It got rather tangled up when I tried it with one of my coding tests, which is a simple wordpress plugin, but I frustrate the model by asking it to write code for older PHP, break WP coding conventions and use a rather bespoke method for arranging code in objects. So it is sort of a hybrid of a green field and brown field task; a bit muddy.
It did not do as well as Qwen 3.6 35B, but the way it worked through its thoughts was interesting.
TBH I struggled to understand what DeepReinforce are doing that is materially different; the explanation of their training technique goes over my head at this point.
So for example I'd favour a used M1 Max over a used M2 Pro, at least based on my naïve understanding. Not quite sure where the balance changes.

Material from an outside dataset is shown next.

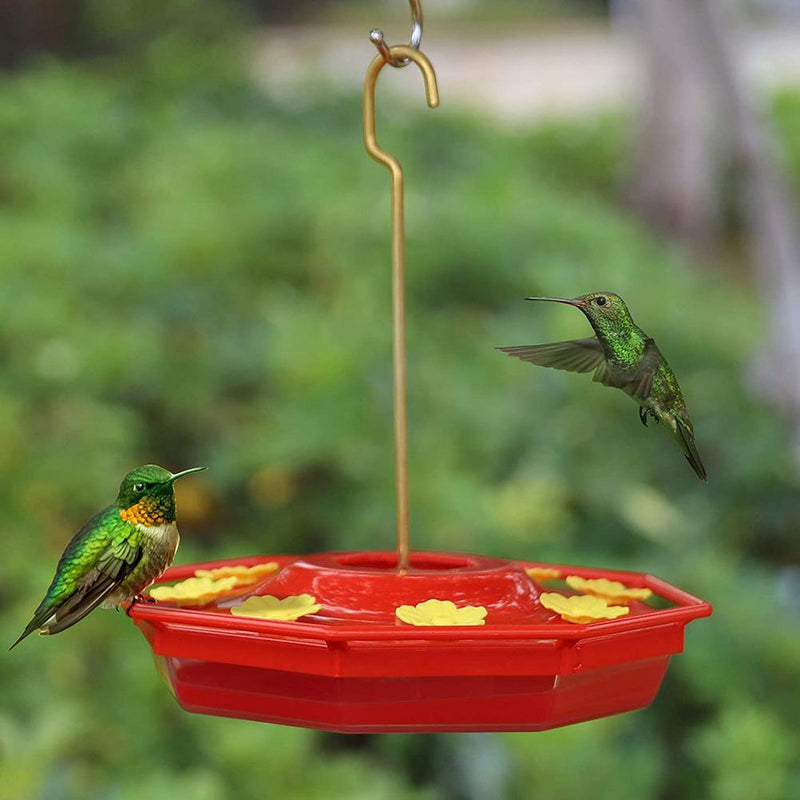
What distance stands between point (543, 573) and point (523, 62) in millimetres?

There appear to be some hardware improvements with the M3 and up regarding the Apple Neural Engine which I'd hope would show up in MLX performance; I remember seeing some optimisations in image generation models that are only possible on later hardware.
The GPU cores are progressively better I believe, but the memory bandwidth is lower. Though perhaps the M4 can get closer to actually saturating said bandwidth.
(And I must reiterate that my understanding of this stuff is pretty naïve.)
A very useful resource for characteristics and comparative performance of all M variants, if anybody is interested, is https://github.com/ggml-org/llama.cpp/discussions/4167?sort=...
Its sister discussion for nvidia gpus is https://github.com/ggml-org/llama.cpp/discussions/15013
Note the drop in performance for the base (binned) m3 max version. You are better off with full m1 max than the binned m3 max, even price aside.
The issue I have with my m1 max is that with 64gb you cannot run really decent MoE models, ie the ones you can run like qwen 35B-A3B have only 3b active parameters and are much less capable than qwen 27b in my testing. So I end up running the 27b one, but it runs relatively slow (though still usable at 10-20 tok/s) and I would have been better off a used nvidia gpu setup for dense models. I assume 35B-A3B has its use cases, eg as subagents, just that I cannot find them. With a higher amount of ram I could probably run bigger MoE models which could be more comparable, though prefill would still be an issue (and prob a bigger one). The only hopeful thing is that there are performance hacks appearing (speculative decoding and prefill) that seem to start improving inference speed once getting implemented, so I am mildly hopeful.
(I must also iterate that my understanding is not very deep either)